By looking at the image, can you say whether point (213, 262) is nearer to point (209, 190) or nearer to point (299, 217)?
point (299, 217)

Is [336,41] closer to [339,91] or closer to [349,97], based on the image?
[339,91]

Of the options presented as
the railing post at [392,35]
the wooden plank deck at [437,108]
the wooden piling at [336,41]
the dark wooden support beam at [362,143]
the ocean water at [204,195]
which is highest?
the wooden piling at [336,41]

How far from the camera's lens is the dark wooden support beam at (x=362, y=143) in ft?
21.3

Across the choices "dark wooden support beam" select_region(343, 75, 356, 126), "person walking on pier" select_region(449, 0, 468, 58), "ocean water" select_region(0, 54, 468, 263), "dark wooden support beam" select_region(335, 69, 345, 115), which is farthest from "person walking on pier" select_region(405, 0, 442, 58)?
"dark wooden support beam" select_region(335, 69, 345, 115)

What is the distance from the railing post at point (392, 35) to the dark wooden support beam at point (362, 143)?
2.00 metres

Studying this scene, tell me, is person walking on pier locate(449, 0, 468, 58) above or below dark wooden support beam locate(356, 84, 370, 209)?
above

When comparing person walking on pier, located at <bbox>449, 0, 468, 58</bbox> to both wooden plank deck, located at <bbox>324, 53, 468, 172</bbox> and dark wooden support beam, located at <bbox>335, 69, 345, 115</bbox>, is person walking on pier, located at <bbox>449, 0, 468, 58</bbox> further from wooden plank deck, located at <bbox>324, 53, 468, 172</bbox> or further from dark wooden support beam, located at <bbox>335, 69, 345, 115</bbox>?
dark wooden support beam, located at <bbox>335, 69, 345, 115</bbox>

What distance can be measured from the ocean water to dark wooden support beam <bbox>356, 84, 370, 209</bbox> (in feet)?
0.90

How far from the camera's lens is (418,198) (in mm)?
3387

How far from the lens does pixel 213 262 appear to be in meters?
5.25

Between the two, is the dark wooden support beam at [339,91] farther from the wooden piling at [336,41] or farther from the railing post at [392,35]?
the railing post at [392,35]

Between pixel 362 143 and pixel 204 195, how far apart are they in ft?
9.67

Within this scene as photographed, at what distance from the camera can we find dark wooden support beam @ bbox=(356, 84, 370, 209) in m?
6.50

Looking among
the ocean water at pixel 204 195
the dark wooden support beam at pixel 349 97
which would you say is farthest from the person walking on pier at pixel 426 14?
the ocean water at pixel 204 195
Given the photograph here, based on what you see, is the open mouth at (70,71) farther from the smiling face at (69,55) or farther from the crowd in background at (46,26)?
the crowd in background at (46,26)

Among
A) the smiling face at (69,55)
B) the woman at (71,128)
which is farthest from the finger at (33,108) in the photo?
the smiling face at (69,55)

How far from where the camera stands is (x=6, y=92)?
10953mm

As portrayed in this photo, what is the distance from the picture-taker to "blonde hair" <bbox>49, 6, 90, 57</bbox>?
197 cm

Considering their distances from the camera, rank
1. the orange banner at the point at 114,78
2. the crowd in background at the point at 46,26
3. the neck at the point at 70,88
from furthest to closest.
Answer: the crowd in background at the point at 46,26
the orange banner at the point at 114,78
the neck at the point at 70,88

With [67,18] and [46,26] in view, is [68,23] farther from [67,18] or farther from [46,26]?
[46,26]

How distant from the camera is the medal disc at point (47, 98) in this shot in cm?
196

..........

**Task directions**
Rewrite all of the records above as a JSON list of strings, one string for each line, with the blank lines left out.

**Output**
[
  "By looking at the image, can you say whether point (213, 262) is nearer to point (209, 190) or nearer to point (299, 217)?",
  "point (299, 217)",
  "Is [336,41] closer to [339,91] or closer to [349,97], based on the image?",
  "[339,91]",
  "Of the options presented as",
  "the railing post at [392,35]",
  "the wooden plank deck at [437,108]",
  "the wooden piling at [336,41]",
  "the dark wooden support beam at [362,143]",
  "the ocean water at [204,195]",
  "which is highest?",
  "the wooden piling at [336,41]",
  "How far from the camera's lens is the dark wooden support beam at (x=362, y=143) in ft?",
  "21.3",
  "Across the choices \"dark wooden support beam\" select_region(343, 75, 356, 126), \"person walking on pier\" select_region(449, 0, 468, 58), \"ocean water\" select_region(0, 54, 468, 263), \"dark wooden support beam\" select_region(335, 69, 345, 115), which is farthest from \"person walking on pier\" select_region(405, 0, 442, 58)?",
  "\"dark wooden support beam\" select_region(335, 69, 345, 115)",
  "What is the distance from the railing post at point (392, 35) to the dark wooden support beam at point (362, 143)?",
  "2.00 metres",
  "Studying this scene, tell me, is person walking on pier locate(449, 0, 468, 58) above or below dark wooden support beam locate(356, 84, 370, 209)?",
  "above",
  "When comparing person walking on pier, located at <bbox>449, 0, 468, 58</bbox> to both wooden plank deck, located at <bbox>324, 53, 468, 172</bbox> and dark wooden support beam, located at <bbox>335, 69, 345, 115</bbox>, is person walking on pier, located at <bbox>449, 0, 468, 58</bbox> further from wooden plank deck, located at <bbox>324, 53, 468, 172</bbox> or further from dark wooden support beam, located at <bbox>335, 69, 345, 115</bbox>?",
  "dark wooden support beam, located at <bbox>335, 69, 345, 115</bbox>",
  "What distance can be measured from the ocean water to dark wooden support beam <bbox>356, 84, 370, 209</bbox> (in feet)?",
  "0.90",
  "How far from the camera's lens is (418,198) (in mm)?",
  "3387",
  "How far from the lens does pixel 213 262 appear to be in meters?",
  "5.25",
  "Between the two, is the dark wooden support beam at [339,91] farther from the wooden piling at [336,41] or farther from the railing post at [392,35]?",
  "the railing post at [392,35]",
  "Between pixel 362 143 and pixel 204 195, how far apart are they in ft?",
  "9.67",
  "Within this scene as photographed, at what distance from the camera can we find dark wooden support beam @ bbox=(356, 84, 370, 209) in m?",
  "6.50",
  "Looking among",
  "the ocean water at pixel 204 195",
  "the dark wooden support beam at pixel 349 97",
  "which would you say is farthest from the person walking on pier at pixel 426 14?",
  "the ocean water at pixel 204 195",
  "Given the photograph here, based on what you see, is the open mouth at (70,71) farther from the smiling face at (69,55) or farther from the crowd in background at (46,26)?",
  "the crowd in background at (46,26)",
  "Among",
  "A) the smiling face at (69,55)",
  "B) the woman at (71,128)",
  "which is farthest from the finger at (33,108) in the photo?",
  "the smiling face at (69,55)",
  "How far from where the camera stands is (x=6, y=92)?",
  "10953mm",
  "As portrayed in this photo, what is the distance from the picture-taker to \"blonde hair\" <bbox>49, 6, 90, 57</bbox>?",
  "197 cm",
  "Considering their distances from the camera, rank",
  "1. the orange banner at the point at 114,78",
  "2. the crowd in background at the point at 46,26",
  "3. the neck at the point at 70,88",
  "from furthest to closest.",
  "Answer: the crowd in background at the point at 46,26",
  "the orange banner at the point at 114,78",
  "the neck at the point at 70,88",
  "With [67,18] and [46,26] in view, is [68,23] farther from [67,18] or farther from [46,26]?",
  "[46,26]",
  "How distant from the camera is the medal disc at point (47, 98) in this shot in cm?",
  "196"
]